‘Dat zijn geen vluchtelingen, dat zijn landverraders’. Ik zou graag weten welke diakritische tekens ik in dat citaat zou moeten plaatsen om het te laten klinken zoals die mevrouw het zei tegen de verslaggeefster die haar aansprak bij de opvanglocatie voor Afghaanse vluchtelingen in Harskamp.
En meteen maar voor de duidelijkheid: als Afghanistan niet een ongeorganiseerd woest stuk woestijn was in Azië, waar al eeuwenlang een middeleeuwse stammenoorlog heerst, zat er best iets in wat die mevrouw zo pinnig ten beste gaf.
Om er ook maar meteen de Tweede Wereldoorlog bij te halen: de NSB’ers en de SS’ers die hand- en spandiensten verleenden aan de Duitsers werden terecht beschouwd en beoordeeld als landverraders.
De mensen die in Nederlandsch Indië hand- en spandiensten verrichtten voor de koloniale bezetter en diens strijdkrachten werden terecht door de Republik Indonesia beschouwd als landverraders en als zodanig behandeld.
Dat zijn drie situaties die afzonderlijk bezien moeten worden.
Niet alle motieven waarom NAVO-troepen naar Afghanistan werden gestuurd waren helemaal zuiver, maar je kon toch zeggen dat het nodig was de bevolking daar te hulp te schieten tegen een moordzuchtige overheersing door de Taliban, voornamelijk voortgekomen uit één van de vele stammen in het land.

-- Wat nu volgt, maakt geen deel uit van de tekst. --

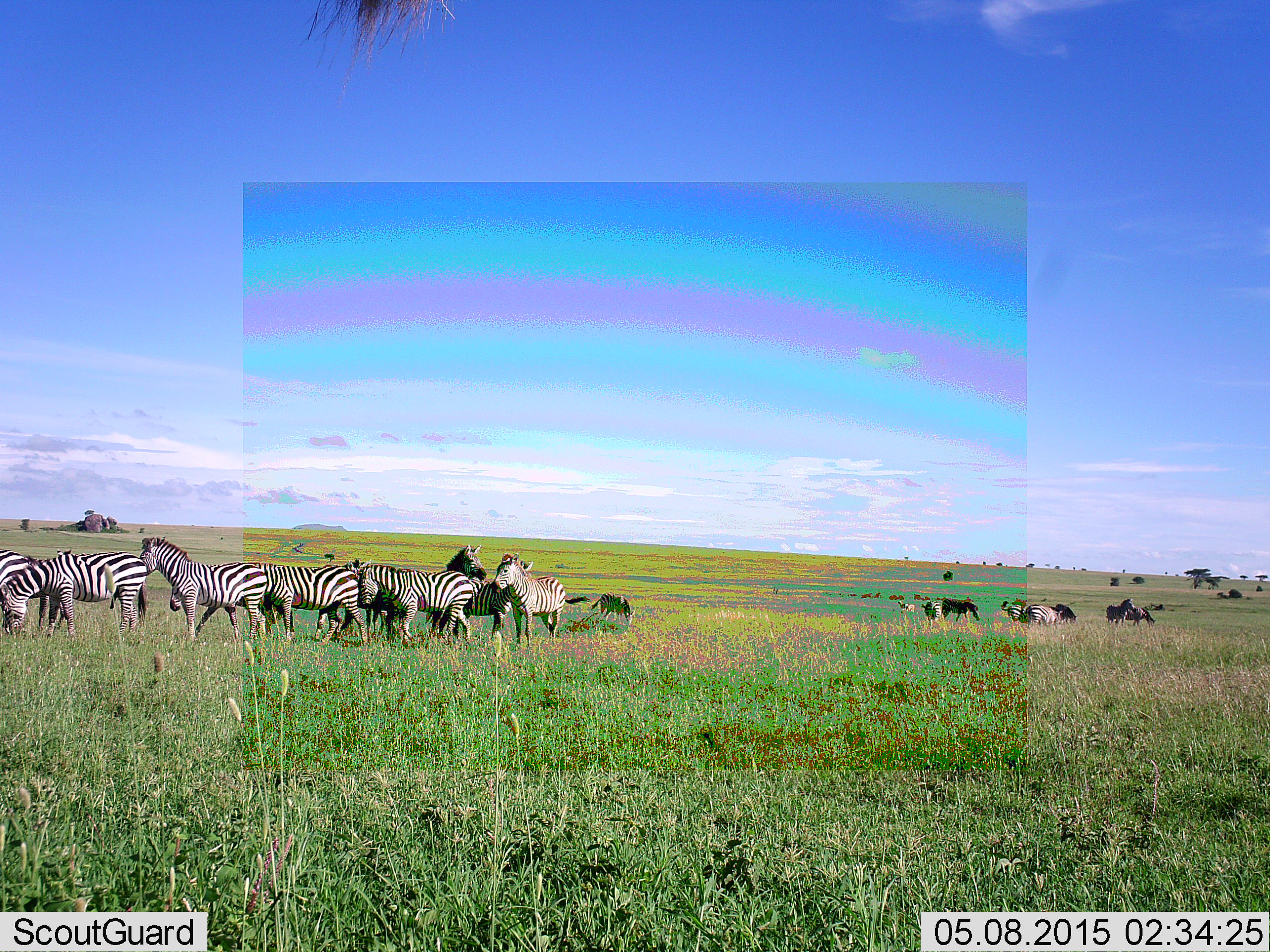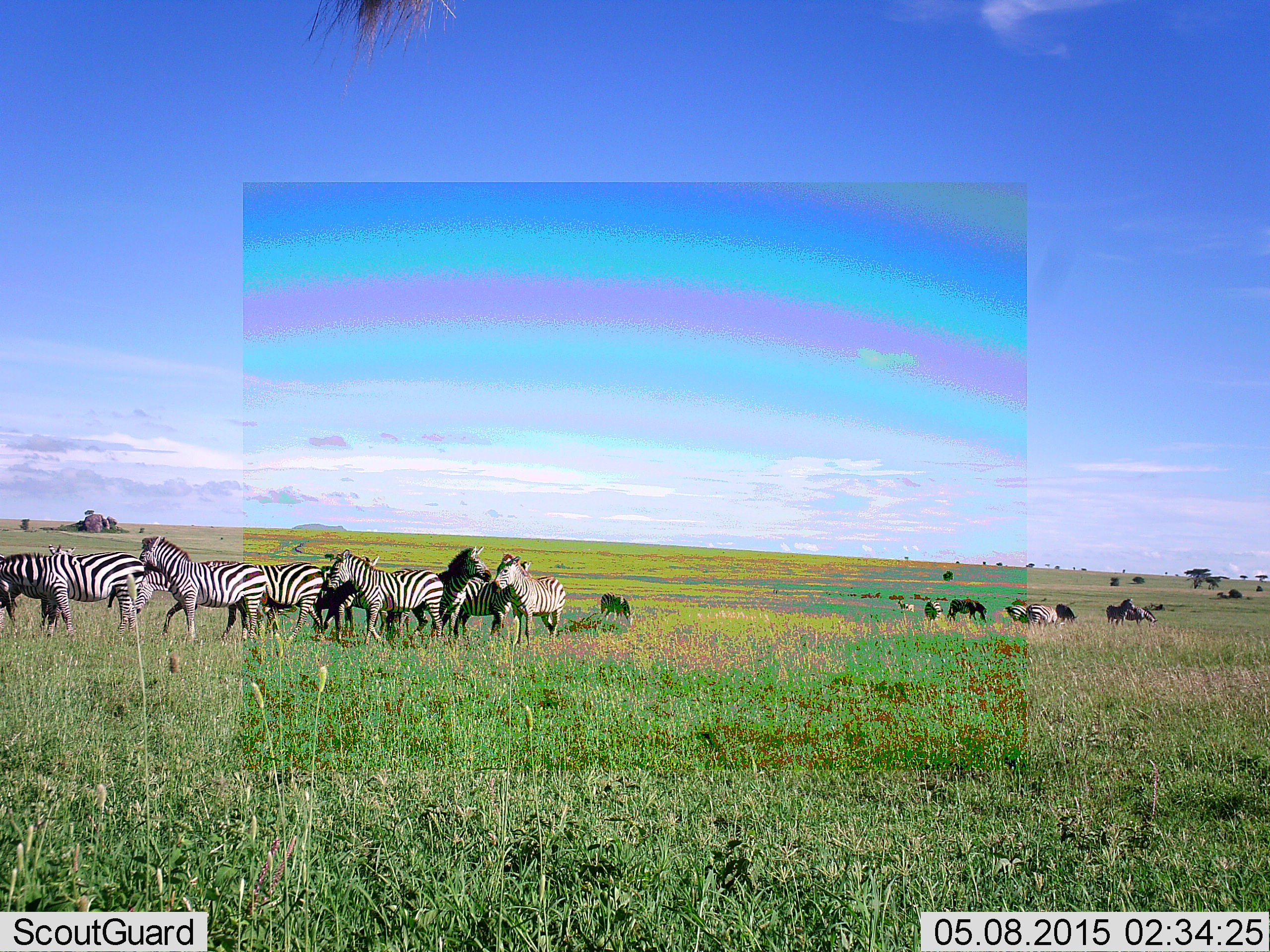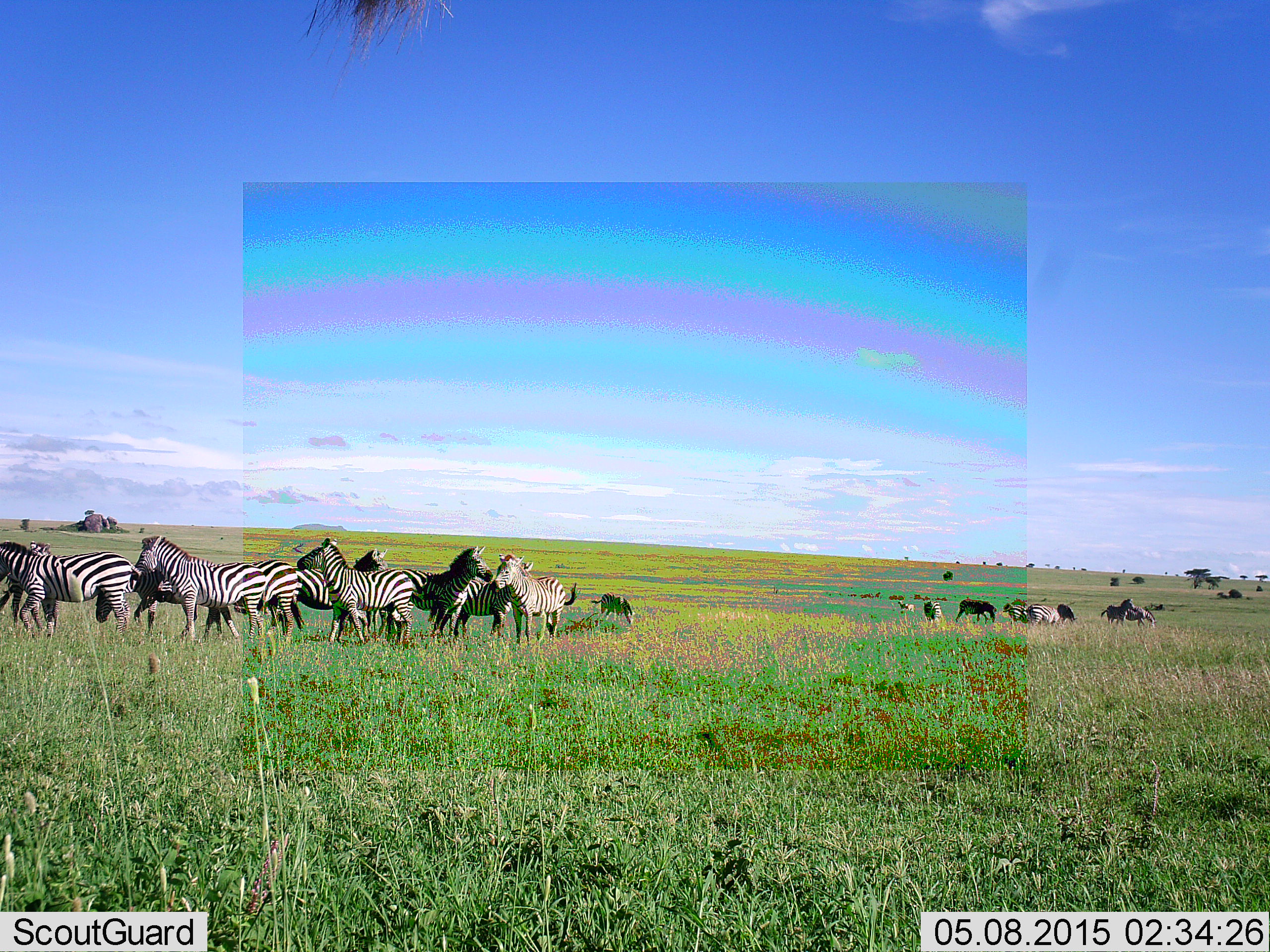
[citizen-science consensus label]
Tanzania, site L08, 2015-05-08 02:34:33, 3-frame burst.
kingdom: Animalia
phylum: Chordata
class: Mammalia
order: Perissodactyla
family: Equidae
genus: Equus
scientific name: Equus quagga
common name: plains zebra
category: zebra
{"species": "zebra (plains zebra) (Equus quagga)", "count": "11-50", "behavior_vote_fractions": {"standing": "92%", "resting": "0%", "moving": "58%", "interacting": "17%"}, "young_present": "8%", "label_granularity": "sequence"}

De grootste fout die de NAVO-landen maakten was dat ze wel lokaal personeel in dienst namen, maar voor hen niet bij het in dienst nemen al een goed heenkomen organiseerden, mocht het ooit verkeerd gaan. En dát het verkeerd zou gaan stond vast: alleen door het voor altijd daar blijven met een grote legermacht zou in het land een soort rust gehandhaafd kunnen worden.
Maar inderdaad: voor de Taliban en nog wat andere groeperingen waren en zijn mensen die de bezetter hielpen gewoon landverraders.
Over NSB’ers en SS’ers kunnen we kort zijn: die kozen de kant van een regime dat volkerenmoord, slavernij en gewelddadige onderdrukking tot regeringsbeleid had verklaard.
Bij niemand is het ooit opgekomen dat Amerikaanse, Britse, Canadese en Poolse troepen na hun invasie in ons land zich gedroegen als bezetters; maar al te graag hielpen later daarvoor terecht geprezen Nederlanders de geallieerden bij hun opmars tegen het Hitler-regime.
En Indonesië, daar hebben we nog altijd boter van op ons hoofd. Onder het mom van ‘orde en rust herstellen’ voerde Nederland een gruwelijke koloniale veroveringsoorlog, daarbij geholpen door enkele tienduizenden Indonesiërs. We zullen maar zeggen dat die mensen net zo misleid waren als de bevolking van Nederland. Maar als ze niet door Nederland op de boot naar Nederland waren gezet, zouden Soekarno en de zijnen wel raad met hen hebben geweten: ze waren verraders van een land dat voor Nederland niet bestond, maar wel door de rest van de wereld als zelfstandige staat werd erkend.
Het ligt, als altijd, erg genuanceerd.
Maar wie zegt dat de Afghanen die Nederlandse troepen als tolk, kok, gids etc hielpen, landverraders zijn, bedoelt daarmee dus dat ze het goed vinden dat de Taliban huishoudt in dat land, 7000 kilometer van huis. Onder het motto: wat moeten wij daar, bij die bruine moslims.
Maar inderdaad: wat moeten wij daar.
Dat brengt je op een breder probleem: hoeveel landen zijn er niet in de wereld waarvan de toestand ons tegen de borst stuit? Zou er echt aanleiding zijn half Afrika, grote delen van Azië en Zuid-Amerika echte democratie te gaan opdringen?
Daar komt dan onze geschiedenis als koloniale macht aan de orde. In veel van die landen worden wij als gevaarlijke bezetters beschouwd, die alleen maar voet aan wal zetten om er beter van te worden. Ze móeten ons eenvoudigweg niet. En neem ze dat eens kwalijk.
Onze deelname aan de campagne in Afghanistan is ons opgedrongen door de Verenigde Staten, die van de NAVO-landen een blijk van solidariteit eisten, maar nu, vandaag en morgen, liever hun kostbare tanks, kanonnen en andere apparatuur in de laatste vliegtuigen op de luchthaven van Kaboel in vliegtuigen laden dan mensen. Die de komende dagen hopeloos afgeslacht zullen worden. Ja ja, solidariteit.
Maar zou die mevrouw in Harskamp uiteraard allemaal geen zak kunnen schelen. Als ze het al wist.